Now imagine you’re the goalkeeper preparing to block this shot. Though it’s coming from the far side of the field, that dense, little ball is a terrifying force, as hurling balls have been clocked at speeds nearing 100 miles per hour. And there you are, standing in a giant goal without any padding, preparing to either catch this ball-turned-ordnance with one, ungloved hand, or deflect it with your stick. All the while, the goal-hungry opposition descends on you like a swarm of bees.

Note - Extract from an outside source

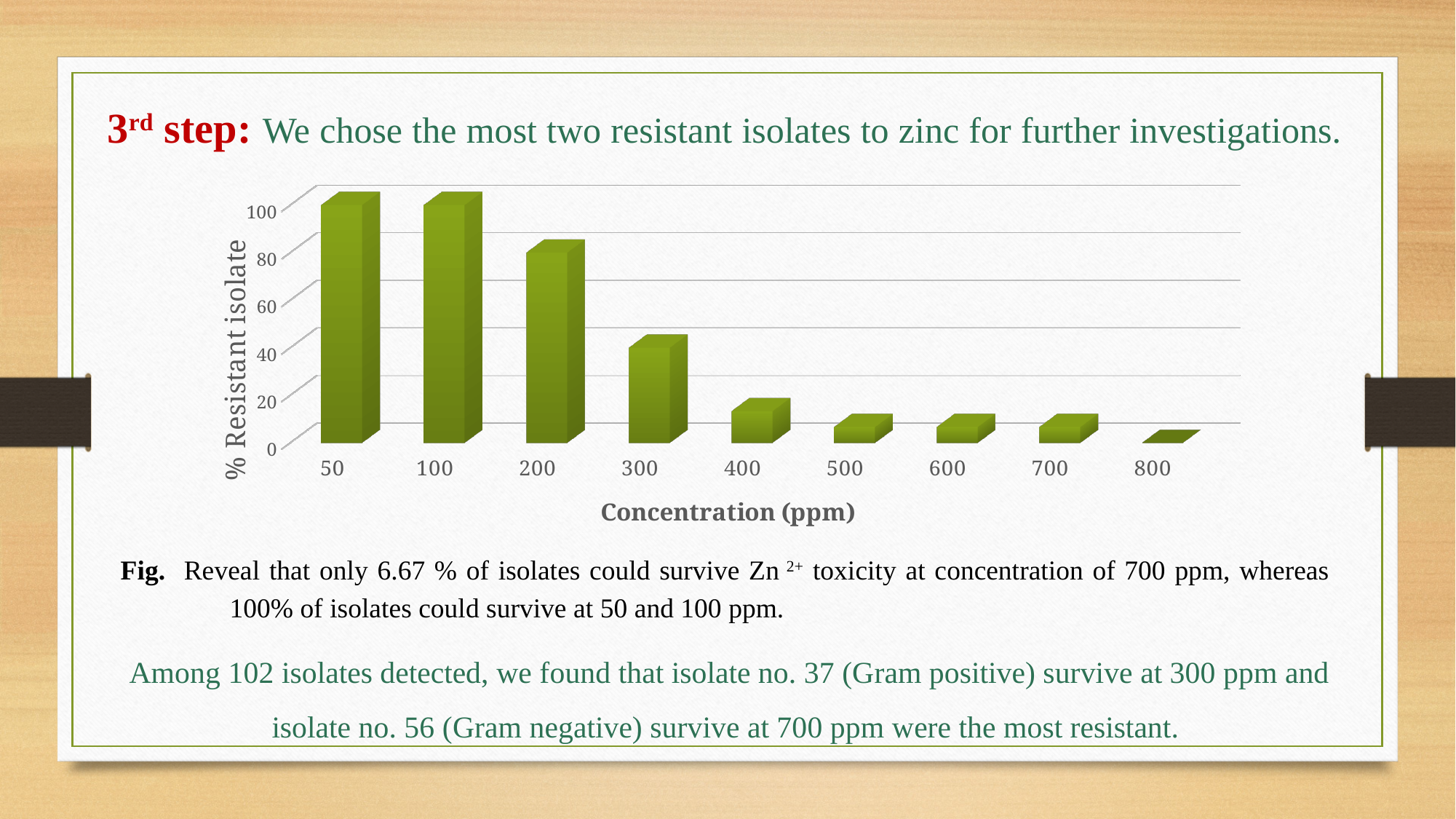
How many concentration categories are plotted on the x axis? 9 Which concentration has the lowest % resistant isolate? 800 Is the value for 400 ppm greater or less than 20? less What is the % resistant isolate value at 50 ppm? 100 What is the % resistant isolate value at 800 ppm? 0 Is the value for 200 ppm greater or less than 60? greater Which has a higher % resistant isolate, 200 ppm or 300 ppm? 200 ppm What is the title of the x axis? Concentration (ppm) Is the value for 300 ppm greater or less than 60? less What kind of chart is shown on the slide? bar chart What is the title of the y axis? % Resistant isolate Do the values rise or fall as concentration increases along the x axis? fall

Such is the job of the goalkeeper in hurling, a sport famous for its speed and the bravery (or lunacy) of its participants. Known as the fastest field sport on earth, hurling predates Christianity and is native to Ireland, possibly originating with the Celts. Two teams of 15 players compete to score the most points by hitting the ball, called a sliotar, between the opposing team’s goalposts. While rugby-style tackling is prohibited, hockey-style body checks and shoulder charges are common. As in soccer, a player can shoot from anywhere on the field, including directly in front of the goal, and directly at the goalkeeper. One point is earned for a ball that flies between the posts but over the crossbar, while three are awarded for a goal scored underneath the crossbar, where the goalkeeper stands, a kamikaze in shorts and a jersey.
Hurling is a thrilling and dangerous sport, and in Ireland the players are universally admired for their nerves. Within this pool, it is the goalkeepers who are most venerated. “A key requirement to be a goalkeeper in hurling is that you have to be mad,” says Feargal McGill, head of games administration and player welfare for hurling’s governing body, the Gaelic Athletic Association.* […]
It’s that asterick really ties the room together:
Corrections, April 13, 2011: This article also originally misspelled the first name of an administrator for the Gaelic Athletic Association. He is Feargal McGill, not Feral McGill.
Yeah, that’s an easy mistake to overlook in context.
NB: The women’s version of the game is known as camogie (from the Gaelic “little stick”), and is played with slightly smaller balls.